The UK National Health Service recently announced a £20m investment to fund 180 pharmacists and 60 pharmacy technicians to work in care homes. This comes after concerns about numerous care home residents misusing or overusing medications, leading to an increasing number of hospital admissions.

Providing direct care to patients

The Pharmacists’ Integration Fund will give pharmacists and pharmacy technicians the opportunity to provide additional direct patient care. This will improve standards of patient safety, and should dramatically lower the current annual £24m of medication wastage in care homes.

Pharmacy staff will be recruited through providers commissioned through lead Clinical Commissioning Groups, to operate across care homes and focus on the most critical cases. The objective will be to get vulnerable people off heavily sedating medications, and to avoid them experiencing harmful side-effects.

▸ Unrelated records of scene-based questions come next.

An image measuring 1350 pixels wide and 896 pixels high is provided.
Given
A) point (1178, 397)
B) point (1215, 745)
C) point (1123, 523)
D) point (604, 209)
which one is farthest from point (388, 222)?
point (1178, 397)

Care-home patients are often given extra drugs on top of their previous prescriptions, which increases the likelihood of harmful drug reactions. There has been steep growth in the prescription of painkillers and antidepressants, with prescription numbers rising by 10.4 million and 33.7 million respectively over the last decade, and it is likely that a large proportion of this growth is due to care-home use.

Safety with savings

The new fund will give care-home residents access to a pharmacist with prescribing qualifications, to make sure they are getting the most out of their medications and are as safe as possible. It will also allow care homes to have pharmacy technicians on site ensuring the competent supply and management of medication, and guiding care home staff.

This approach will lead to savings in unnecessary prescribing of £249 for each patient annually, and should also improve care-home patient welfare.